Structure-affinity relationship study on N-[4-(4-arylpiperazin-1-yl)butyl]arylcarboxamides as potent and selective dopamine D3 receptor Ligands

The benzamide PB12 (N-[2-[4-(4-chlorophenyl)piperazin-1-yl] ethyl]-3-methoxybenzamide) (1), already reported as potent and selective dopamine D-4 receptor ligand, has been modified searching for structural features that could lead to D-3 receptor affinity. Changes in the aromatic ring linked to N-1 piperazine ring led to the identification of 2-methoxyphenyl and 2,3-dichlorophenyl derivatives (compounds 6 and 13) displaying moderate D3 affinity (K-i = 145 and 31 nM, respectively). Intermediate alkyl chain elongation in compounds 1, 6, and 13 improved binding affinity for the D3 receptor and decreased the D4 affinity (compounds 18-26).

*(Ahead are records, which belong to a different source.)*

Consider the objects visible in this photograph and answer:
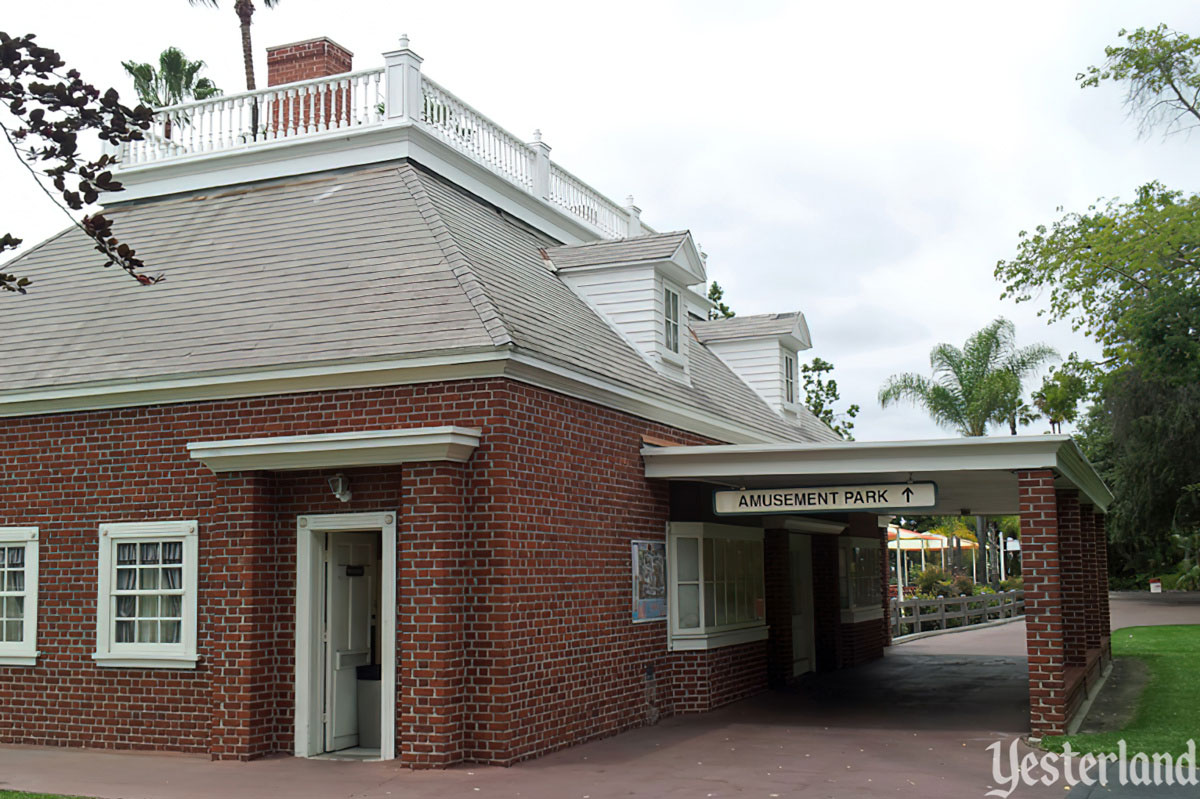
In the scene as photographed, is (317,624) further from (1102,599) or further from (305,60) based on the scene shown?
(1102,599)

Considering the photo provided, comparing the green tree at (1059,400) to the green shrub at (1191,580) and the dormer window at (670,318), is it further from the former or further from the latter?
the dormer window at (670,318)

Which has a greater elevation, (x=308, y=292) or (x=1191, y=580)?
(x=308, y=292)

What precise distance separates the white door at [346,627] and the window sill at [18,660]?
3401 mm

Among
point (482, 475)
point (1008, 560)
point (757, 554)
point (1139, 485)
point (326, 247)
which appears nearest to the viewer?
point (482, 475)

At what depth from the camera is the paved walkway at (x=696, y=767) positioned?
9.66 metres

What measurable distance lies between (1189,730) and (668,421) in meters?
6.71

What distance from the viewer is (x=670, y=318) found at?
16.4 m

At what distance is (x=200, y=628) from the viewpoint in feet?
38.8

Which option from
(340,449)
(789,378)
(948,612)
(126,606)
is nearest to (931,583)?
(948,612)

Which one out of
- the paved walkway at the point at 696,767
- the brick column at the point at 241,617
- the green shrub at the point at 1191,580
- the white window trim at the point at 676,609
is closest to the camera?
the paved walkway at the point at 696,767

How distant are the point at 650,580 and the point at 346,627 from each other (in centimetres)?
377

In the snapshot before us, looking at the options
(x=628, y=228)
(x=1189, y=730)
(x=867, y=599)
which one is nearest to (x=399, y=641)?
(x=1189, y=730)

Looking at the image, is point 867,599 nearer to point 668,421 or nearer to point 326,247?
point 668,421

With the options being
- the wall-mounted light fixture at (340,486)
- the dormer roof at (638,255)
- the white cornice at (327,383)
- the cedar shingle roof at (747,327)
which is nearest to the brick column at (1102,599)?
the cedar shingle roof at (747,327)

Among these latter compounds, the N-[4-[4-(2,3-dichlorophenyl)piperazin-1-yl]butyl]-3-methoxybenzamide (19) was further modified with the replacement or of the 2,3-dichlorophenyl moiety (compounds 27-30) or of the 3-methoxyphenyl ring (compounds 31-41). In this way, we identified several high-affinity D-3 ligands (0.13 nM < Ki's < 4.97 nM) endowed with high selectivity over D-2, D-4, 5-HTA, and alpha(1) receptors. In addition, N-[4-[4-(2,3-dimethylphenyl)piperazin-1-yllbutyl]-3-methoxybenzamide (27) and N-[4-[4-(2,3-dichlorophenyl)piperazin-1-yllbutyl]-7-methoxy-2-benzofurancarboxamide (41) appear to be valuable candidates for positron emission tomography (PET) because of their affinity values, lipophilicity properties, and liability of C-11 labeling in the O-methyl position.